Collected data entries
* Begin *
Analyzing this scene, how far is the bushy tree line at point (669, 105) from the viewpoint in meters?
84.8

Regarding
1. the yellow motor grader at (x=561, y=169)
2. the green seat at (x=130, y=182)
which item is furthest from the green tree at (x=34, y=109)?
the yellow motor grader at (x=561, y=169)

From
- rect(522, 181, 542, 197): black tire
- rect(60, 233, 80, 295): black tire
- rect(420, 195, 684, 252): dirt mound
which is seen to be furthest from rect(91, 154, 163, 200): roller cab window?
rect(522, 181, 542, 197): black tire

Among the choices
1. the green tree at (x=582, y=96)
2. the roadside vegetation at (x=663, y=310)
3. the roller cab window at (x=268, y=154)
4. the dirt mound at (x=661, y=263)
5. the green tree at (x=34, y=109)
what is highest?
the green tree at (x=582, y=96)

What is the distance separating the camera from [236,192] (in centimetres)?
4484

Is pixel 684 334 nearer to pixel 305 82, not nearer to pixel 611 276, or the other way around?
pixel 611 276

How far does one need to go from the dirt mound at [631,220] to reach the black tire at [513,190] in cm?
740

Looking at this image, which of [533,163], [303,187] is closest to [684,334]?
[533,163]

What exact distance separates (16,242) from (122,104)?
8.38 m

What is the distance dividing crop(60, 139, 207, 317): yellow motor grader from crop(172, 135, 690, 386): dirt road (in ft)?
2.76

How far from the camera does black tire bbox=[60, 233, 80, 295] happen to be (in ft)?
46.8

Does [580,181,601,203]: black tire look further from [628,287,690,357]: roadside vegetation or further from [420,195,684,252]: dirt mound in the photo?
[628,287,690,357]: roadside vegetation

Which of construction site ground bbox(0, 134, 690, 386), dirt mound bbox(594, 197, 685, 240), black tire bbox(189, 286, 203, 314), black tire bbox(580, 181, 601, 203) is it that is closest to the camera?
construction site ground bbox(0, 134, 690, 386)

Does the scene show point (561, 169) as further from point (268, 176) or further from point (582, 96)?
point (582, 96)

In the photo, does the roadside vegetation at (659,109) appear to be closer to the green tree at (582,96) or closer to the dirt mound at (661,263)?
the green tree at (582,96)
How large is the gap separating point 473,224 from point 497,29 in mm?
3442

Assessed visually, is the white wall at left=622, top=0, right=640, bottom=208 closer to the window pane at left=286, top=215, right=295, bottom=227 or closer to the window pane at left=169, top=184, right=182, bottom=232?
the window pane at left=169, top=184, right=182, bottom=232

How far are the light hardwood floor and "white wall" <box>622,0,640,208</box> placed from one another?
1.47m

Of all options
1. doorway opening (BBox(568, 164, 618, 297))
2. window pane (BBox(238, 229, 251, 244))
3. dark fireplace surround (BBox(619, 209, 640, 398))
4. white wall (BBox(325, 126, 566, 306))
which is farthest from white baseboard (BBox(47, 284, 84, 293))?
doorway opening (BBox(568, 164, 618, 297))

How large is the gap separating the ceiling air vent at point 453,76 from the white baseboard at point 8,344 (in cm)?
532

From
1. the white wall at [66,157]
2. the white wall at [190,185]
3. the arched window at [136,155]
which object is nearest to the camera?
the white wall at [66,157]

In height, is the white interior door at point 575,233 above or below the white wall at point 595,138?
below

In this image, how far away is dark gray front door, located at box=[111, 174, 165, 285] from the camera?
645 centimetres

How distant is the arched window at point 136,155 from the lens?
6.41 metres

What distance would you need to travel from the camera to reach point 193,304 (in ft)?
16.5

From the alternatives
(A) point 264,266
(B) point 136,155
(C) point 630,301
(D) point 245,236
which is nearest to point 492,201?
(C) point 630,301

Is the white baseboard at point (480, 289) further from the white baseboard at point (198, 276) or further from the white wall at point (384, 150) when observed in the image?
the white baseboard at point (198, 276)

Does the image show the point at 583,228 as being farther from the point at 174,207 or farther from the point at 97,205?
* End *
Instructions for the task: Repeat the rows above word for word, starting with the line that contains "What distance would" and going on through the end of the rows.

Finished answer:
What distance would you need to travel from the camera to reach point 193,304 (in ft)?
16.5

From the alternatives
(A) point 264,266
(B) point 136,155
(C) point 630,301
(D) point 245,236
which is nearest to point 492,201?
(C) point 630,301

Is the white baseboard at point (480, 289) further from the white baseboard at point (198, 276) or further from the white wall at point (384, 150) when observed in the image?
the white baseboard at point (198, 276)

Does the image show the point at 583,228 as being farther from the point at 174,207 or farther from the point at 97,205?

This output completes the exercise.